━━━━━ TEXT ━━━━━

On July 13, 1985, just two days after Dr. Piesco's testimony, the New York Post carried an article quoting Ortiz as stating that "I believe her statement is irresponsible. Whether that merits any action at this point--I haven't addressed the issue." The New York Post reported that Ortiz "hinted [that] he may fire [Dr. Piesco]." Dr. Piesco refused the request of the New York Post to respond to Ortiz' statements.
On July 31, 1985, a meeting was held at DOP concerning examination no. 4061. Dr. Piesco, Ortiz, LaPorte, DOP's General Counsel Arthur Friedman, and its Deputy General Counsel Michael Rabin attended this meeting. On August 2, 1985, Ortiz in an intradepartmental memorandum reprimanded Dr. Piesco for her actions at this meeting. The memorandum reflected that during the course of the meeting Ortiz asked Dr. Piesco why she had not reviewed the test before it was administered. Dr. Piesco responded by standing up, pointing her finger at Ortiz in an aggressive manner and yelling, "you don't know a fucking thing about testing. I am fed up with your bullshit and inaptitude." Ortiz then asked appellant to calm down and conduct herself in a civil manner, to which she replied, "I don't have to do a fucking thing, why don't you fire me?".

━━━━━ COLLECTED MATERIAL ━━━━━

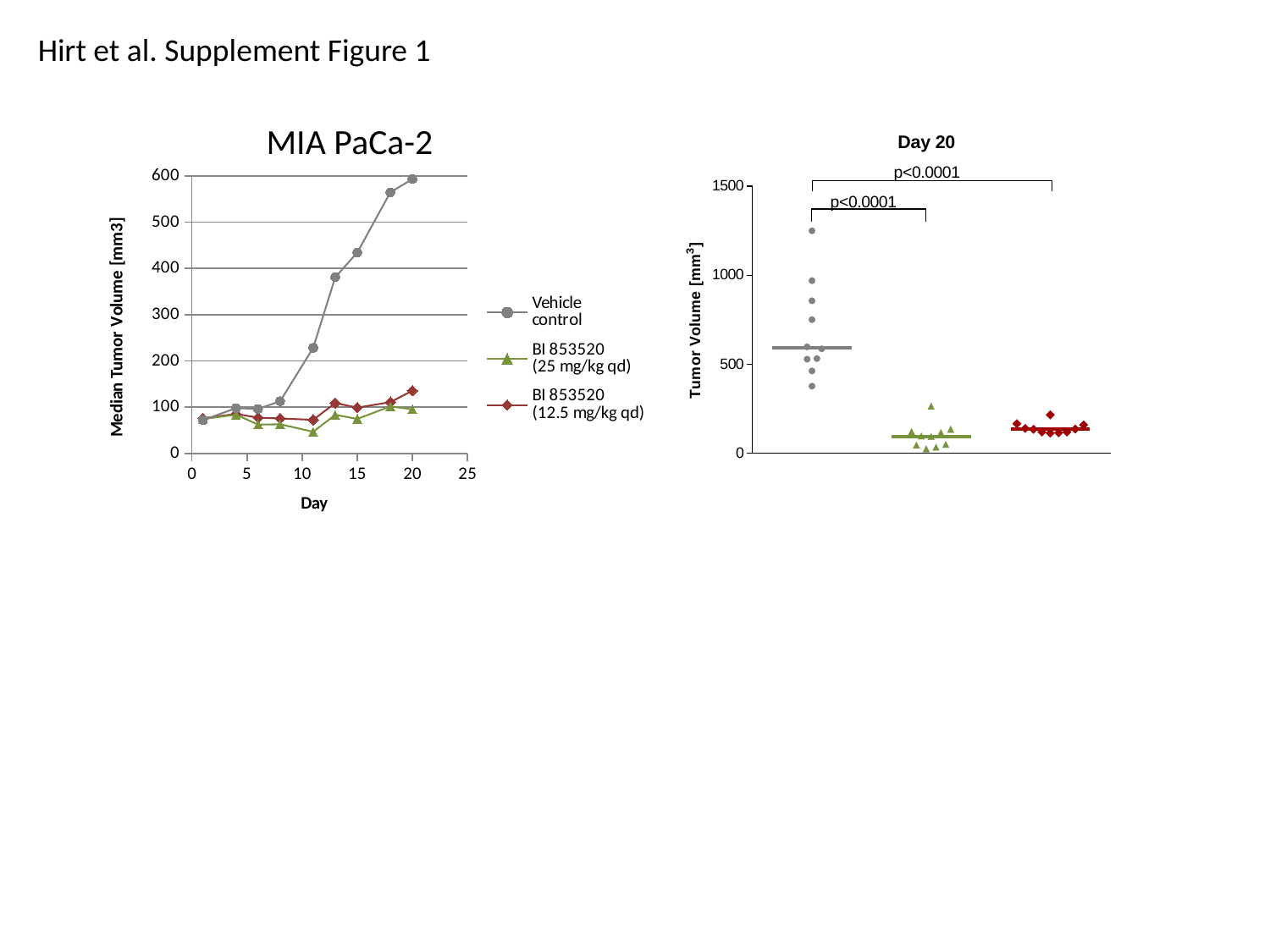
In the MIA PaCa-2 chart, which series has the lowest value at day 11? BI 853520 (25 mg/kg qd) In the MIA PaCa-2 chart, is the Vehicle control value at day 13 greater or less than 400? less What is the title of the chart on the left of the slide? MIA PaCa-2 In the MIA PaCa-2 chart, is the Vehicle control value at day 20 greater or less than 500? greater What is the title of the chart on the right of the slide? Day 20 In the MIA PaCa-2 chart, which series has the highest value at day 20? Vehicle control In the Day 20 chart, is the highest grey Vehicle control point greater or less than 1000? greater In the MIA PaCa-2 chart, at day 20, which is larger: Vehicle control or BI 853520 (12.5 mg/kg qd)? Vehicle control In the MIA PaCa-2 chart, what kind of chart is shown? line chart In the MIA PaCa-2 chart, does the Vehicle control series rise or fall as the day increases? rise In the MIA PaCa-2 chart, how many series does the legend list? 3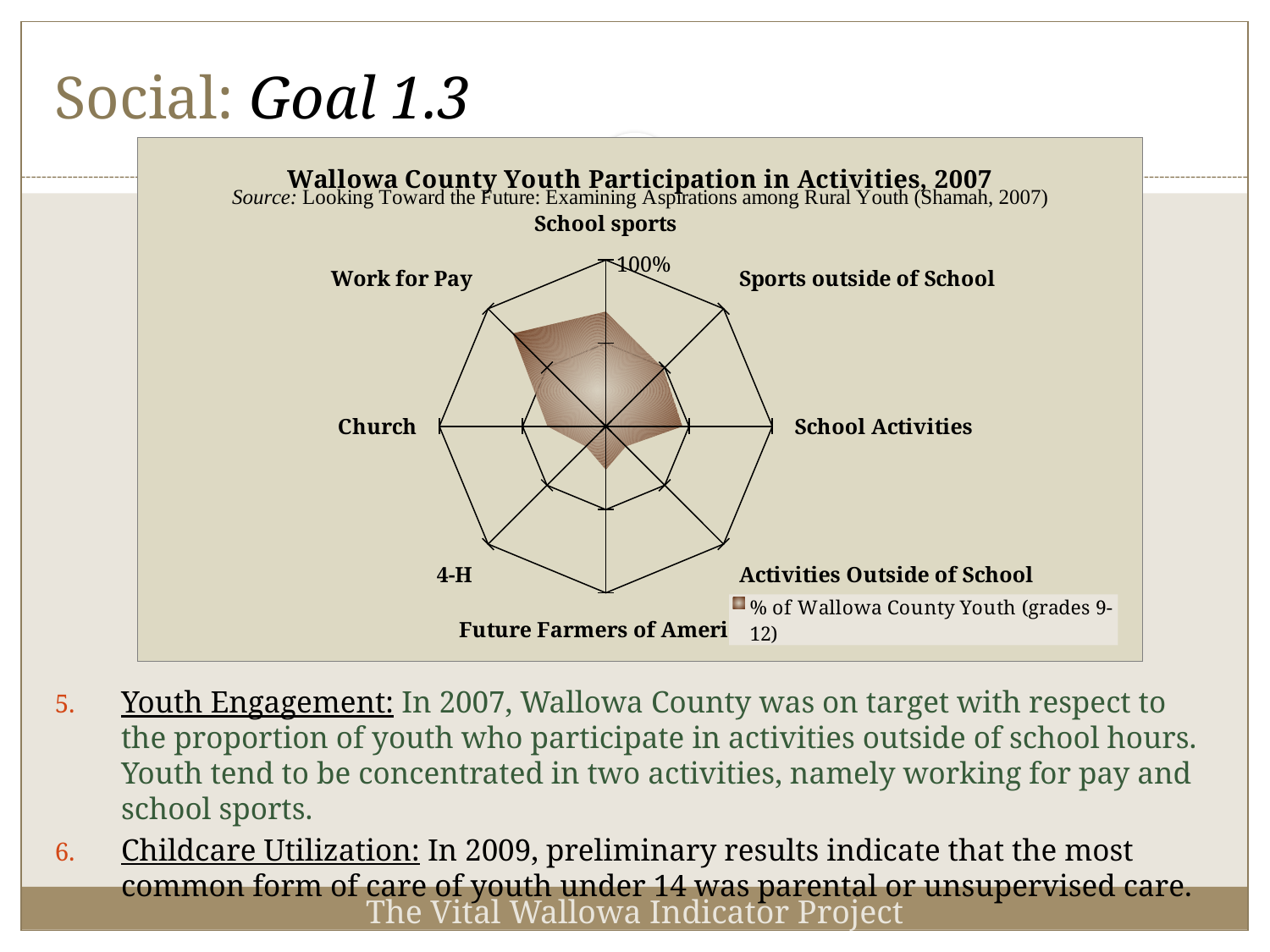
Which is larger, the value for Work for Pay or the value for Sports outside of School? Work for Pay What kind of chart is shown on the slide? Radar chart What is the title of the chart? Wallowa County Youth Participation in Activities, 2007 Which is larger, the value for School sports or the value for Future Farmers of America? School sports What series name is shown in the chart legend? % of Wallowa County Youth (grades 9-12) How many series does the chart legend list? 1 Is the value for School sports greater or less than 100%? less Which is larger, the value for School Activities or the value for Activities Outside of School? School Activities How many activity categories are plotted on the radar chart? 8 Is the value for Work for Pay greater or less than 100%? less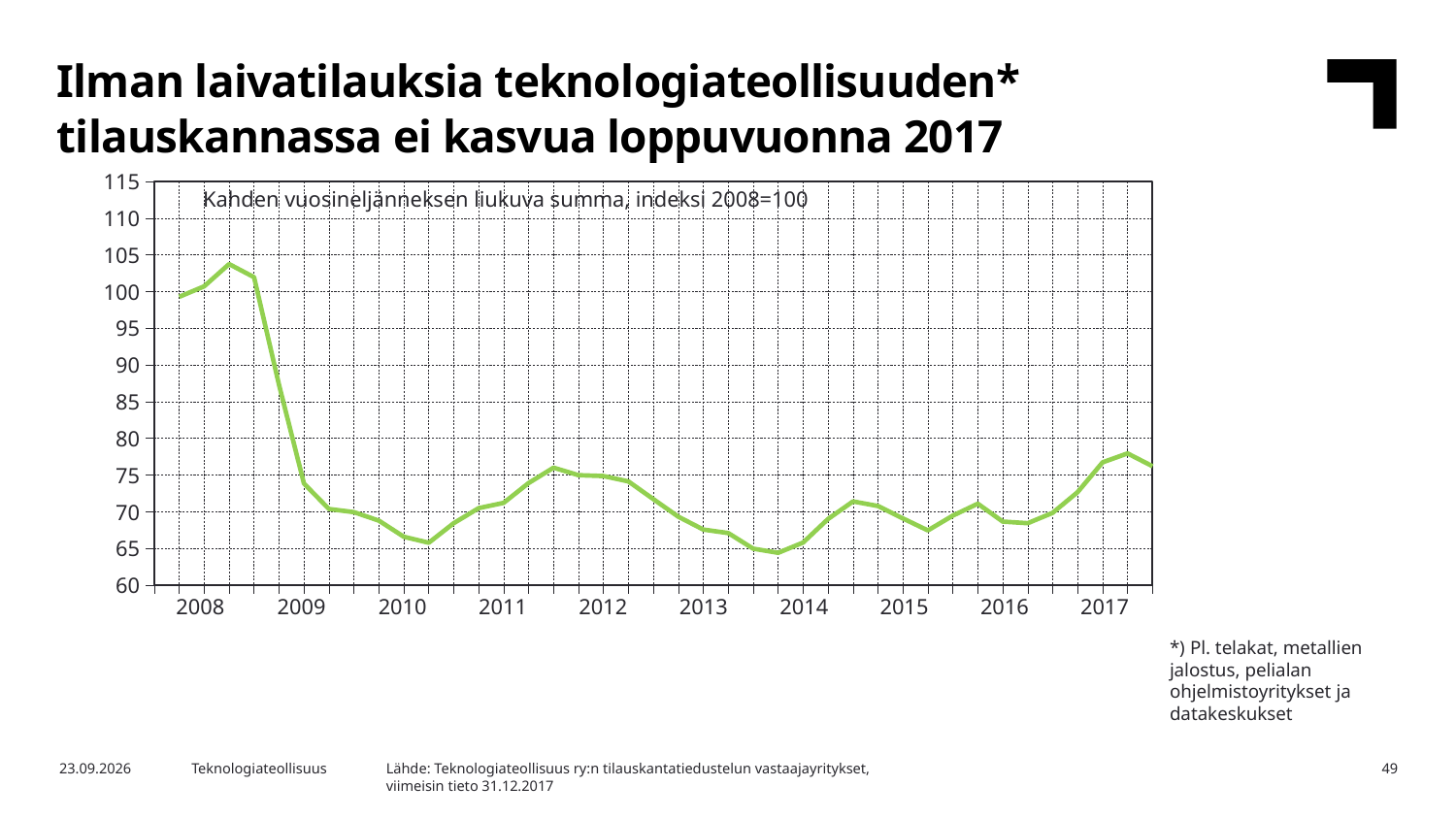
In which year does the line reach its highest value? 2008 Does the line rise or fall between 2008 and 2009? fall How many data series are plotted in the chart? 1 In which year does the line reach its lowest value? 2014 Is the value at the end of 2017 greater or less than 70? greater Is the peak value in 2008 greater or less than 100? greater What is the title printed inside the chart area? Kahden vuosineljänneksen liukuva summa, indeksi 2008=100 Is the lowest value in 2013 greater or less than 70? less How many year labels are shown on the x axis? 10 Does the line rise or fall between 2016 and 2017? rise What kind of chart is shown on the slide? line chart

━━━━━

- [EXPLORE THE MATERIAL]
**a)** In the passage about Dr. Piesco and Ortiz, on what date did Ortiz reprimand Dr. Piesco in an intradepartmental memorandum?
**b)** From the passage about Dr. Piesco and Ortiz, extract the stretch from "On July 13, 1985, just" through "to Ortiz' statements." word for word.

- [SOLUTIONS FOR EACH TASK]
**a)** August 2, 1985

**b)**
On July 13, 1985, just two days after Dr. Piesco's testimony, the New York Post carried an article quoting Ortiz as stating that "I believe her statement is irresponsible. Whether that merits any action at this point--I haven't addressed the issue." The New York Post reported that Ortiz "hinted [that] he may fire [Dr. Piesco]." Dr. Piesco refused the request of the New York Post to respond to Ortiz' statements.